8.6                   Until such time as property in the Products passes from the Seller the Buyer shall upon request deliver up such of the Products as have not ceased to be in existence or resold to the Seller. If the Buyer fails to do so the Seller may enter upon any premises owned occupied or controlled by the Buyer where the Products are situated and repossess the Products. On the making of such request the rights of the Buyer under clause 8.4 shall cease.

8.7                   The Buyer shall not pledge or in any way charge by way of security for any indebtedness any of the Products which are the property of the Seller. Without prejudice to the other rights of the Seller, if the Buyer does so all sums whatever owing by the Buyer to the Seller shall forthwith become due and payable.
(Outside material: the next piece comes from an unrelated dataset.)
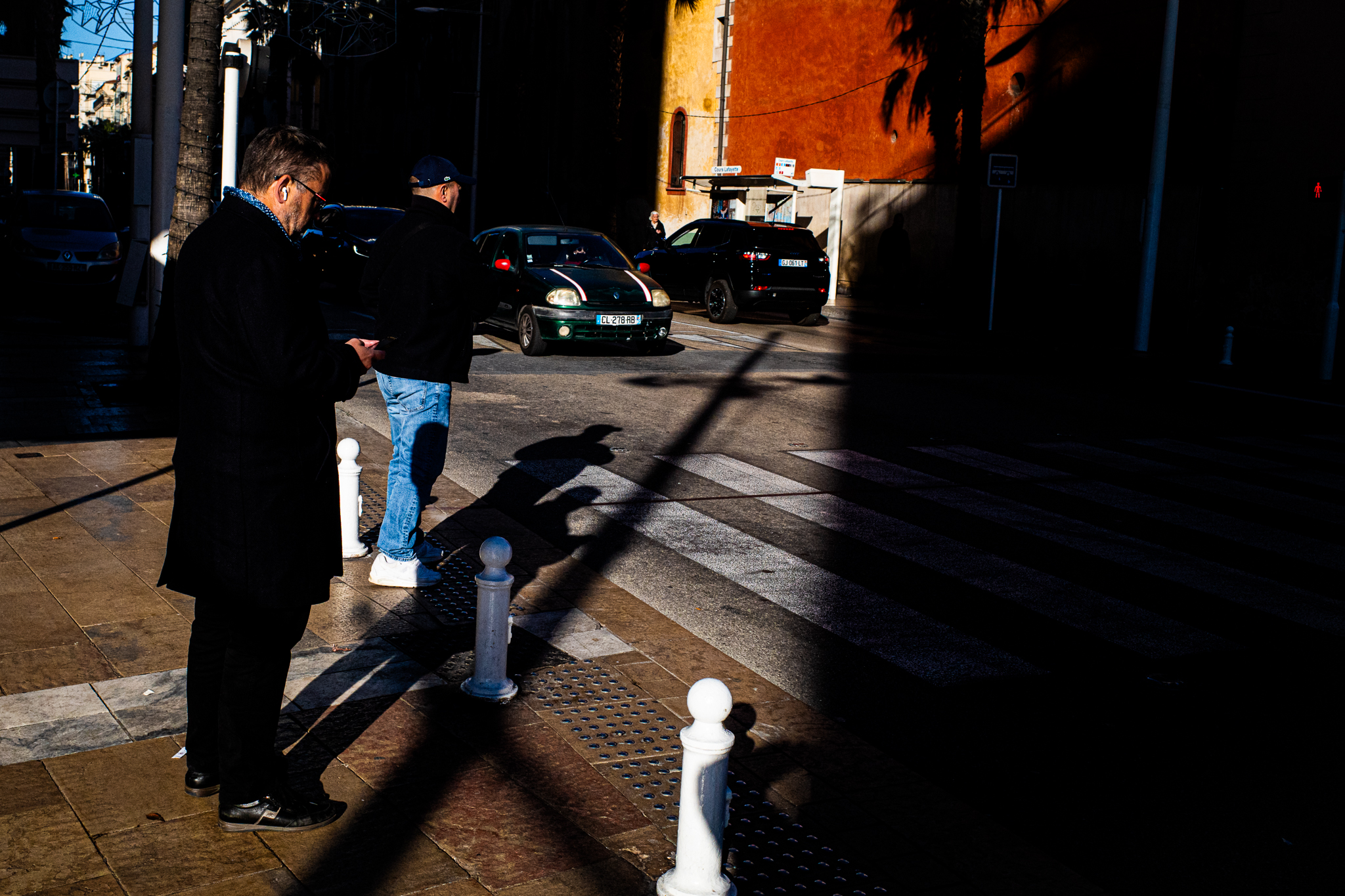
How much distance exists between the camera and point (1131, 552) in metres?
7.05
8.8                   The Buyer shall insure and keep insured the Products to the full Price against ‘all risks’ to the reasonable satisfaction of the Seller until the date that property in the Products passes from the Seller, and shall whenever requested by the Seller produce a copy of the policy of insurance. Without prejudice to the other rights of the Seller, if the Buyer fails to do so all sums whatever owing by the Buyer to the Seller shall forthwith become due and payable.

9                      Remedies of Buyer

9.1                   The Seller shall be under no liability whatever to the Buyer for any indirect loss and/or expense (including loss of profit) suffered by the Buyer arising out of a breach by the Seller of this contract.

9.2                   In the event of any breach of this contract by the Seller the remedies of the Buyer shall be limited to damages. Under no circumstances shall the liability of the Seller exceed the Price of the Products.

9.3                   The Buyer agrees that any claims against the Seller must be brought within 9 months of the alleged breach by the Seller (“the Contractual Limitation Period”) and that any claims brought after the expiry of the Contractual Limitation Period shall automatically fail as being out of time.

10                    Proper law of contract

10.1                 This contract is subject to the law of England and Wales.

10.2                 The parties submit to the exclusive jurisdiction of the courts of England and Wales and irrevocably agree that proceedings issued out of the said courts may without prejudice to the rules of service of such courts be served on them by delivering such proceedings in an envelope addressed to the party to be served at the address for such party set out in this contract.